One might imagine that increased blood pressure would be part of the process from stones to kidney disease. We found an association between stones and higher blood pressures using the NHANES database. The Rule group found it as well in the better documented Olmsted County population, even after one stone.
Taken together, one cannot easily shake the idea that stone disease can indeed lead to kidney disease of clinical consequence and also to high blood pressure. Fortunately the kidney disease only uncommonly leads to dialysis or even advanced CKD. But it does show how important prevention can be.
Last Words About Glomerular Filtration
How filtration works, and how physicians measure it, matter greatly to patients who form stones. Stone formation can lead to kidney disease, usually mild but sometimes significant. Kidney disease consists most essentially in loss of filtration. As well, stone forming may well promote hypertension.

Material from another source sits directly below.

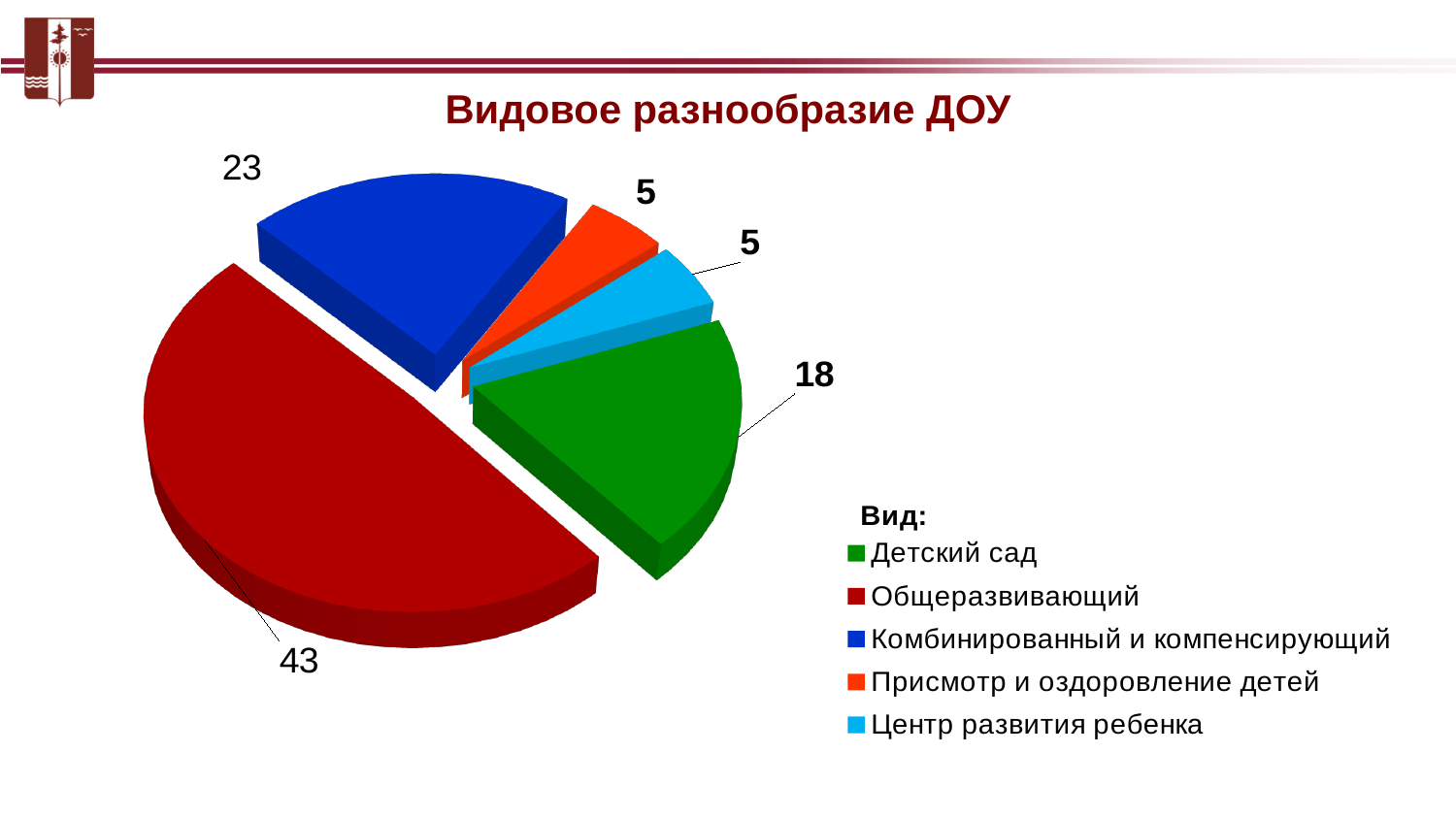
What is the difference between the values for Общеразвивающий and Комбинированный и компенсирующий? 20 Which category has the largest slice of the pie? Общеразвивающий What is the value for Общеразвивающий? 43 Which colour represents Присмотр и оздоровление детей in the legend? orange How many categories does the pie chart have? 5 What is the value for Комбинированный и компенсирующий? 23 What is the value for Центр развития ребенка? 5 Which is larger, the value for Детский сад or the value for Комбинированный и компенсирующий? Комбинированный и компенсирующий What is the total of all the values shown in the pie chart? 94 What is the title of the chart? Вид: What kind of chart is shown on the slide? pie chart What is the value for Детский сад? 18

The meaning of these results is simple and compelling. Stone forming patients need to know their eGFR values, and their physicians need to pursue any fall in eGFR with substantial efforts to locate a remediable cause such as obstruction or untreated high blood pressure. Because blood pressure itself appears to run higher among stone formers than in the general population, stone formers need to keep track of their pressures as measured in various medical settings and preferably by themselves at home using good quality OTC devices.
More fundamentally, stone prevention is always the best way to prevent kidney injury from stones. I have advocated remorselessly for early prevention and for sustained prevention. The kidney injury from stones is merely another among many reasons to pursue prevention in the service of a happier and medically sounder life.